▶ Task A
Output the movie review below from "In this documentary" up to and including "details are given.", copied word for word.

▶ Text extract

####

Movie review: New documentary looks at Hoover’s FBI attempt to ruin Martin Luther King Jr.
History tells us that J. Edgar Hoover ran the FBI from 1924 to 1972. James Earl Jones, in a short voiceover near the start of “MLK/FBI,” tells us, “From 1955 to 1968, Martin Luther King led a peaceful 20th-century American revolution.”
In this documentary that looks at the achievements and interactions of both men, mostly during the 1960s, it’s suggested that Hoover was attempting to protect the American way of life, and it’s stated that King’s goal was to champion the Civil Rights Movement through love and passive resistance. But what the film ends up concentrating on is Hoover’s plan to use the FBI to conduct surveillance on King, to attempt to humiliate him and weaken his leadership by exposing secrets of his private life.
It turns out to be a thought-provoking but selective look at events of the day, but anyone hoping for a cascade of salacious tidbits about King is going to be disappointed. It’s the central subject of the FBI’s dirty work, and it’s talked about, but no details are given.

####

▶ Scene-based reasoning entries
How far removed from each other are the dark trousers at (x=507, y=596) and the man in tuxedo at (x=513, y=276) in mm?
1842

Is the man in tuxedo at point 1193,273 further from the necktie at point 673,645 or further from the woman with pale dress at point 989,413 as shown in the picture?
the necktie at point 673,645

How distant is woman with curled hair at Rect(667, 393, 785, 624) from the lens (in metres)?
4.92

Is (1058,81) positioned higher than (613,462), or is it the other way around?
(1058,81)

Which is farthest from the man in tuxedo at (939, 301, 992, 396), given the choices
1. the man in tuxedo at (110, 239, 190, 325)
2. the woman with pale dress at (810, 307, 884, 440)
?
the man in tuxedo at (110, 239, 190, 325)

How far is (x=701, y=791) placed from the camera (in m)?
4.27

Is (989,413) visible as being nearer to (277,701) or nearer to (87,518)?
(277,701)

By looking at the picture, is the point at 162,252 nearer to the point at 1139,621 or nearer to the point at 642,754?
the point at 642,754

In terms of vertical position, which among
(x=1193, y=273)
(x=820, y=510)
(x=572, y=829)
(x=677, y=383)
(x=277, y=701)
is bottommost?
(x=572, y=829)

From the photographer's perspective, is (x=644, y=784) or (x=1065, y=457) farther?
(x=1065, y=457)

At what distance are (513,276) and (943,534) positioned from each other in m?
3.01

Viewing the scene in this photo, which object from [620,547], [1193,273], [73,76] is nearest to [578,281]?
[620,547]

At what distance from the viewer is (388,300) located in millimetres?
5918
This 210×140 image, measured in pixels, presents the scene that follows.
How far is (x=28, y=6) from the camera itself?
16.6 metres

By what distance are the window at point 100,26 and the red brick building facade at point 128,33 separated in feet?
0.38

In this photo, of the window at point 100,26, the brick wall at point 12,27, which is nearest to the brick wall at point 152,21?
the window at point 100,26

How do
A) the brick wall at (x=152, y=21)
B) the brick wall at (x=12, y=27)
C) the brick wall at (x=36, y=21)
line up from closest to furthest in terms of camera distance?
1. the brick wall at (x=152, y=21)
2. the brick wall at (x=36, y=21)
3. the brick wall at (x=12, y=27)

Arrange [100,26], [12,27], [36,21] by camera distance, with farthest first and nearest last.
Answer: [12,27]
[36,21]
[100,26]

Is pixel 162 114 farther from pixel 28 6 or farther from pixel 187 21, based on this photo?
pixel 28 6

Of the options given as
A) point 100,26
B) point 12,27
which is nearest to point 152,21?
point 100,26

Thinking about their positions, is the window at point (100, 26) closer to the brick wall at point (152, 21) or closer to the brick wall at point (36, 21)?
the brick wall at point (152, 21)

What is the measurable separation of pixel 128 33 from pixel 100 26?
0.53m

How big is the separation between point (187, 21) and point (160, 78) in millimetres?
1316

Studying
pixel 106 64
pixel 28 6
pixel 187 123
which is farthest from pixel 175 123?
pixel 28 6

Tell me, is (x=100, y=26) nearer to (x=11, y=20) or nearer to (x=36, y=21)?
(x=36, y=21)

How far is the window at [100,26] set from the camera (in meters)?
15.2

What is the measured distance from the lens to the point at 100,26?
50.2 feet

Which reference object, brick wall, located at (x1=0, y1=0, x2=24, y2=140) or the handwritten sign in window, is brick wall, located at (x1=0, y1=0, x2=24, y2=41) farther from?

####

▶ Task B
Tally the lines of the entries above that contain the string "lens", treating uppercase and lowercase as different. Give only the number.

▶ Result A
In this documentary that looks at the achievements and interactions of both men, mostly during the 1960s, it’s suggested that Hoover was attempting to protect the American way of life, and it’s stated that King’s goal was to champion the Civil Rights Movement through love and passive resistance. But what the film ends up concentrating on is Hoover’s plan to use the FBI to conduct surveillance on King, to attempt to humiliate him and weaken his leadership by exposing secrets of his private life.
It turns out to be a thought-provoking but selective look at events of the day, but anyone hoping for a cascade of salacious tidbits about King is going to be disappointed. It’s the central subject of the FBI’s dirty work, and it’s talked about, but no details are given.

▶ Result B
2